→ DATASET EXTRACT:
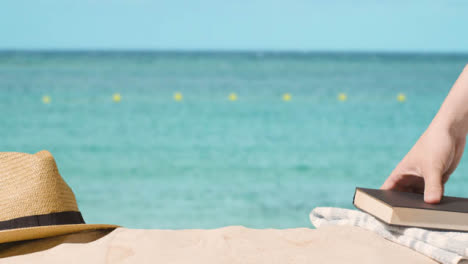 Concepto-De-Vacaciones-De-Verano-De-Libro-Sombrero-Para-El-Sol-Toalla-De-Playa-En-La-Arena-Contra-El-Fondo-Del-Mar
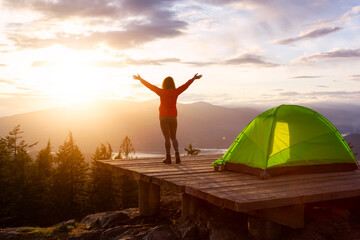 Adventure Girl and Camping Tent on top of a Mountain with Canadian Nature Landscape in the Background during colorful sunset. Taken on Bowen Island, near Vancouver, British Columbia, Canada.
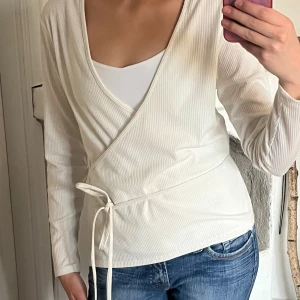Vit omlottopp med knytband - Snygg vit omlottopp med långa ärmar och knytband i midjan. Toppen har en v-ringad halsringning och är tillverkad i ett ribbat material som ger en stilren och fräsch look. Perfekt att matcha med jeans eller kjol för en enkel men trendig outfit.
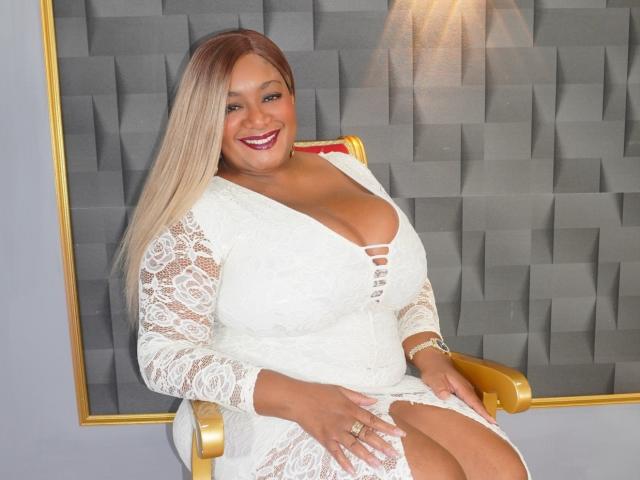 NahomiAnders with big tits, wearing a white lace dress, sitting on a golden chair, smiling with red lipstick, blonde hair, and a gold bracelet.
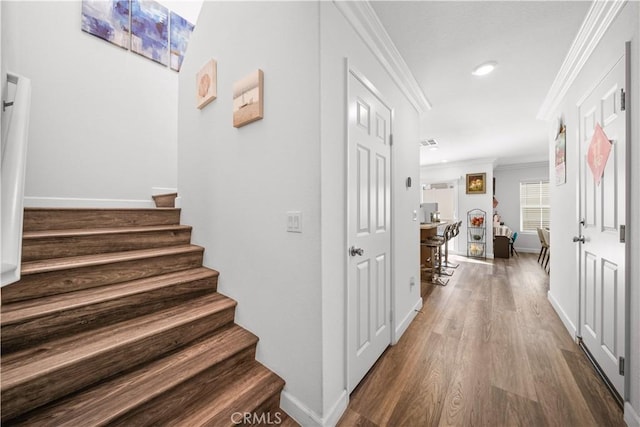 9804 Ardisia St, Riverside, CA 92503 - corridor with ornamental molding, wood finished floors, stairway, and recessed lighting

* * *

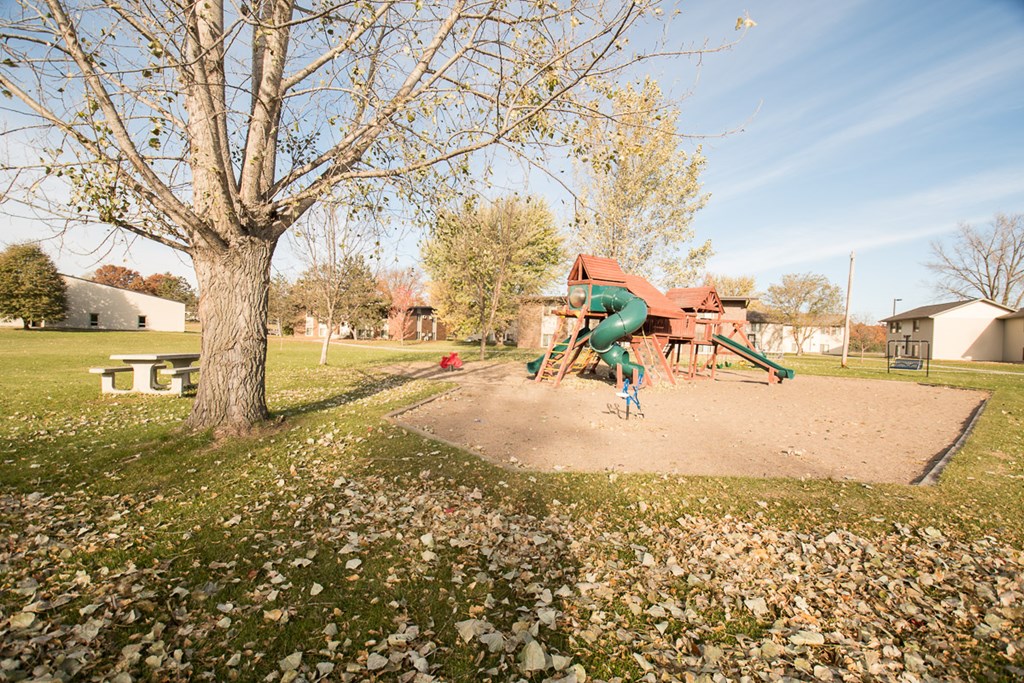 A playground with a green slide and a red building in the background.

---

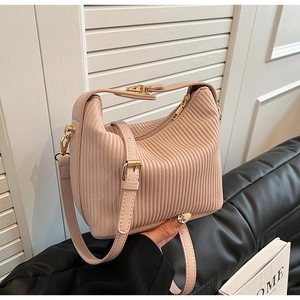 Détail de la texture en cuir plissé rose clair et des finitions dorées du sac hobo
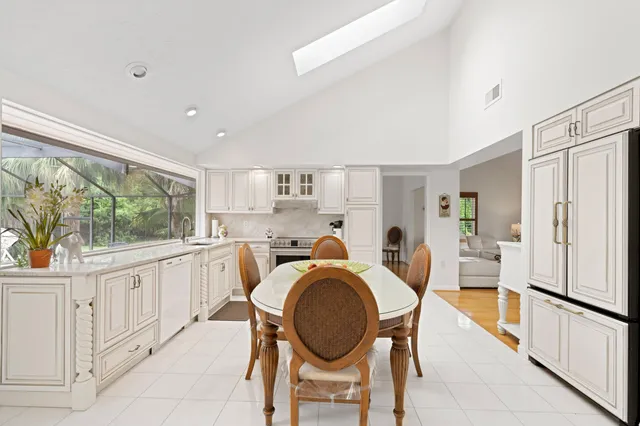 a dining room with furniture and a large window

→ EXERCISE INSTRUCTIONS: Can you extract the material that opens with the line containing "Détail de la" and closes with the line containing "a dining room", both lines included, reproducing each line word for word but leaving the pictures out?

→ EXPECTED ANSWER:
 Détail de la texture en cuir plissé rose clair et des finitions dorées du sac hobo
 a dining room with furniture and a large window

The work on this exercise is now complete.